▶ TASK INSTRUCTIONS
Print the listing below exactly, leaving nothing out.

▶ PROVIDED INFORMATION
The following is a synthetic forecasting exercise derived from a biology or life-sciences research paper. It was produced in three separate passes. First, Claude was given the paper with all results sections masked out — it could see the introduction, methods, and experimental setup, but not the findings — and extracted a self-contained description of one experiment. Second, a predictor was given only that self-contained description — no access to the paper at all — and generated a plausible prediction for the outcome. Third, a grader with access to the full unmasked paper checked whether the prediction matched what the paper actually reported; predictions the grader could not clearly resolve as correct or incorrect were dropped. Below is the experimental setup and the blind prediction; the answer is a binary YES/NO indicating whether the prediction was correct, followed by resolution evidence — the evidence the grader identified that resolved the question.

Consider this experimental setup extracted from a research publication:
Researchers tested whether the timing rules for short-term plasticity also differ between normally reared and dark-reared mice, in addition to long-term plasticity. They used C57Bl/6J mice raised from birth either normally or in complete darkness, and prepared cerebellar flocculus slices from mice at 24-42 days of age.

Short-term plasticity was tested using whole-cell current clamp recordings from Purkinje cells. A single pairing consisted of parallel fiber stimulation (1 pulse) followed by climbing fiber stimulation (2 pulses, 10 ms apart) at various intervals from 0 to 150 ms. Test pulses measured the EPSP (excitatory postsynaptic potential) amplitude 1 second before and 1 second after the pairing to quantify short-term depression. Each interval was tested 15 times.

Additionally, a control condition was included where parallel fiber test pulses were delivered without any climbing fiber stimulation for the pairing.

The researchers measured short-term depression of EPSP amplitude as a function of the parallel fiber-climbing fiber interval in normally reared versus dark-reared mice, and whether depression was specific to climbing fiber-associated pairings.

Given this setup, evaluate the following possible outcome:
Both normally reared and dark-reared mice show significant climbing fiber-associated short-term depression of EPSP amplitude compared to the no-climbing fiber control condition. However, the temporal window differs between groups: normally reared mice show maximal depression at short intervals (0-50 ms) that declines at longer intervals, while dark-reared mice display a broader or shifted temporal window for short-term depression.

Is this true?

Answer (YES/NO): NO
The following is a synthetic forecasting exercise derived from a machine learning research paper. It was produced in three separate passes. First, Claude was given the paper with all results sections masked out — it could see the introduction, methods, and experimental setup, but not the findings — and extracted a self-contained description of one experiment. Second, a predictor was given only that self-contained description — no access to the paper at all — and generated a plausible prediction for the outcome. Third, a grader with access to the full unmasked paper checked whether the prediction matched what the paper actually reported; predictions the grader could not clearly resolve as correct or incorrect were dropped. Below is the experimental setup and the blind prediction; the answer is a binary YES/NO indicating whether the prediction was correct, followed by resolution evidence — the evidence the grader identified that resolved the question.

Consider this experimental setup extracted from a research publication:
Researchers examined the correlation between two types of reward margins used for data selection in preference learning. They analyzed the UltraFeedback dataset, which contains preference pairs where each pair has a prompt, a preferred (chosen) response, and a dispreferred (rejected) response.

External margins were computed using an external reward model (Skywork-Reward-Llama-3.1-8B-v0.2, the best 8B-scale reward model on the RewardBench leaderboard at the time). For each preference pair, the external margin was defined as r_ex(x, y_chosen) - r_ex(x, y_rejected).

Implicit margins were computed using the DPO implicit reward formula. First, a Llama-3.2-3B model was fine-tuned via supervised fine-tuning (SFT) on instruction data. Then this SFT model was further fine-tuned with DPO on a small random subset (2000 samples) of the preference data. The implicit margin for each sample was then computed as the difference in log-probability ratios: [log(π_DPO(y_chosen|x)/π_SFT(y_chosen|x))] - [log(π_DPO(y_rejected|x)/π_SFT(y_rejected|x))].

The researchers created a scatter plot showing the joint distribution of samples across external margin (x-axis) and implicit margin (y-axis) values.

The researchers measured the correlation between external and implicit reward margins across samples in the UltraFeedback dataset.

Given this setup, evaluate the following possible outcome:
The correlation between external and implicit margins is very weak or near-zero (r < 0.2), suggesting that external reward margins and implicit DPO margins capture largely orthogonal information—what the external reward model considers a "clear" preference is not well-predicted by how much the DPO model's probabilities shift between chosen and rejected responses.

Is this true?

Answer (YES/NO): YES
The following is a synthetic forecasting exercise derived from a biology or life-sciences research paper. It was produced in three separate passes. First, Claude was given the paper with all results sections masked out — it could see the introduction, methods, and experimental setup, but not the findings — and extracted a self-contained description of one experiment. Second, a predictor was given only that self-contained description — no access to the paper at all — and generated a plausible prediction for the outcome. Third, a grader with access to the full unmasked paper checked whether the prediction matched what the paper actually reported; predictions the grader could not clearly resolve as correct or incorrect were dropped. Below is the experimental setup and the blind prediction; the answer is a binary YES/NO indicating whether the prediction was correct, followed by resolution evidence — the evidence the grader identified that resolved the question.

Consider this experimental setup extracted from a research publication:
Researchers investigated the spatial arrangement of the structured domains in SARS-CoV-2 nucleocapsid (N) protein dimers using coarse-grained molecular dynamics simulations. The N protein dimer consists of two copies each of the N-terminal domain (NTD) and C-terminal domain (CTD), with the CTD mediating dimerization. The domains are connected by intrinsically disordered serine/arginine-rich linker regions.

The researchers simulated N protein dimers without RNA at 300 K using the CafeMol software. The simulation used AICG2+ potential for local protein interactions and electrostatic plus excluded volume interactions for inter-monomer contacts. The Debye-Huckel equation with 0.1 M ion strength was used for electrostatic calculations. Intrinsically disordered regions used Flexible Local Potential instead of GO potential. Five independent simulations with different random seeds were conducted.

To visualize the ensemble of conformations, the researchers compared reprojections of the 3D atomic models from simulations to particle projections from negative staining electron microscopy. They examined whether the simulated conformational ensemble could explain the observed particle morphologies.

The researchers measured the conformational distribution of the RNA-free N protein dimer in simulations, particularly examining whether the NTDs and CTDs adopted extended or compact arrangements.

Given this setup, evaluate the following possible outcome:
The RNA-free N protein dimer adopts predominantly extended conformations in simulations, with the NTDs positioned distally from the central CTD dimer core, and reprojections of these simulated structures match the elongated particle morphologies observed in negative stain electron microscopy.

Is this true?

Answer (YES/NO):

▶ ANSWER SPACE
The following is a synthetic forecasting exercise derived from a biology or life-sciences research paper. It was produced in three separate passes. First, Claude was given the paper with all results sections masked out — it could see the introduction, methods, and experimental setup, but not the findings — and extracted a self-contained description of one experiment. Second, a predictor was given only that self-contained description — no access to the paper at all — and generated a plausible prediction for the outcome. Third, a grader with access to the full unmasked paper checked whether the prediction matched what the paper actually reported; predictions the grader could not clearly resolve as correct or incorrect were dropped. Below is the experimental setup and the blind prediction; the answer is a binary YES/NO indicating whether the prediction was correct, followed by resolution evidence — the evidence the grader identified that resolved the question.

Consider this experimental setup extracted from a research publication:
Researchers tested whether the timing rules for short-term plasticity also differ between normally reared and dark-reared mice, in addition to long-term plasticity. They used C57Bl/6J mice raised from birth either normally or in complete darkness, and prepared cerebellar flocculus slices from mice at 24-42 days of age.

Short-term plasticity was tested using whole-cell current clamp recordings from Purkinje cells. A single pairing consisted of parallel fiber stimulation (1 pulse) followed by climbing fiber stimulation (2 pulses, 10 ms apart) at various intervals from 0 to 150 ms. Test pulses measured the EPSP (excitatory postsynaptic potential) amplitude 1 second before and 1 second after the pairing to quantify short-term depression. Each interval was tested 15 times.

Additionally, a control condition was included where parallel fiber test pulses were delivered without any climbing fiber stimulation for the pairing.

The researchers measured short-term depression of EPSP amplitude as a function of the parallel fiber-climbing fiber interval in normally reared versus dark-reared mice, and whether depression was specific to climbing fiber-associated pairings.

Given this setup, evaluate the following possible outcome:
Both normally reared and dark-reared mice show significant climbing fiber-associated short-term depression of EPSP amplitude compared to the no-climbing fiber control condition. However, the temporal window differs between groups: normally reared mice show maximal depression at short intervals (0-50 ms) that declines at longer intervals, while dark-reared mice display a broader or shifted temporal window for short-term depression.

Is this true?

Answer (YES/NO): NO
The following is a synthetic forecasting exercise derived from a machine learning research paper. It was produced in three separate passes. First, Claude was given the paper with all results sections masked out — it could see the introduction, methods, and experimental setup, but not the findings — and extracted a self-contained description of one experiment. Second, a predictor was given only that self-contained description — no access to the paper at all — and generated a plausible prediction for the outcome. Third, a grader with access to the full unmasked paper checked whether the prediction matched what the paper actually reported; predictions the grader could not clearly resolve as correct or incorrect were dropped. Below is the experimental setup and the blind prediction; the answer is a binary YES/NO indicating whether the prediction was correct, followed by resolution evidence — the evidence the grader identified that resolved the question.

Consider this experimental setup extracted from a research publication:
Researchers examined the correlation between two types of reward margins used for data selection in preference learning. They analyzed the UltraFeedback dataset, which contains preference pairs where each pair has a prompt, a preferred (chosen) response, and a dispreferred (rejected) response.

External margins were computed using an external reward model (Skywork-Reward-Llama-3.1-8B-v0.2, the best 8B-scale reward model on the RewardBench leaderboard at the time). For each preference pair, the external margin was defined as r_ex(x, y_chosen) - r_ex(x, y_rejected).

Implicit margins were computed using the DPO implicit reward formula. First, a Llama-3.2-3B model was fine-tuned via supervised fine-tuning (SFT) on instruction data. Then this SFT model was further fine-tuned with DPO on a small random subset (2000 samples) of the preference data. The implicit margin for each sample was then computed as the difference in log-probability ratios: [log(π_DPO(y_chosen|x)/π_SFT(y_chosen|x))] - [log(π_DPO(y_rejected|x)/π_SFT(y_rejected|x))].

The researchers created a scatter plot showing the joint distribution of samples across external margin (x-axis) and implicit margin (y-axis) values.

The researchers measured the correlation between external and implicit reward margins across samples in the UltraFeedback dataset.

Given this setup, evaluate the following possible outcome:
The correlation between external and implicit margins is very weak or near-zero (r < 0.2), suggesting that external reward margins and implicit DPO margins capture largely orthogonal information—what the external reward model considers a "clear" preference is not well-predicted by how much the DPO model's probabilities shift between chosen and rejected responses.

Is this true?

Answer (YES/NO): YES
The following is a synthetic forecasting exercise derived from a biology or life-sciences research paper. It was produced in three separate passes. First, Claude was given the paper with all results sections masked out — it could see the introduction, methods, and experimental setup, but not the findings — and extracted a self-contained description of one experiment. Second, a predictor was given only that self-contained description — no access to the paper at all — and generated a plausible prediction for the outcome. Third, a grader with access to the full unmasked paper checked whether the prediction matched what the paper actually reported; predictions the grader could not clearly resolve as correct or incorrect were dropped. Below is the experimental setup and the blind prediction; the answer is a binary YES/NO indicating whether the prediction was correct, followed by resolution evidence — the evidence the grader identified that resolved the question.

Consider this experimental setup extracted from a research publication:
Researchers investigated the spatial arrangement of the structured domains in SARS-CoV-2 nucleocapsid (N) protein dimers using coarse-grained molecular dynamics simulations. The N protein dimer consists of two copies each of the N-terminal domain (NTD) and C-terminal domain (CTD), with the CTD mediating dimerization. The domains are connected by intrinsically disordered serine/arginine-rich linker regions.

The researchers simulated N protein dimers without RNA at 300 K using the CafeMol software. The simulation used AICG2+ potential for local protein interactions and electrostatic plus excluded volume interactions for inter-monomer contacts. The Debye-Huckel equation with 0.1 M ion strength was used for electrostatic calculations. Intrinsically disordered regions used Flexible Local Potential instead of GO potential. Five independent simulations with different random seeds were conducted.

To visualize the ensemble of conformations, the researchers compared reprojections of the 3D atomic models from simulations to particle projections from negative staining electron microscopy. They examined whether the simulated conformational ensemble could explain the observed particle morphologies.

The researchers measured the conformational distribution of the RNA-free N protein dimer in simulations, particularly examining whether the NTDs and CTDs adopted extended or compact arrangements.

Given this setup, evaluate the following possible outcome:
The RNA-free N protein dimer adopts predominantly extended conformations in simulations, with the NTDs positioned distally from the central CTD dimer core, and reprojections of these simulated structures match the elongated particle morphologies observed in negative stain electron microscopy.

Is this true?

Answer (YES/NO):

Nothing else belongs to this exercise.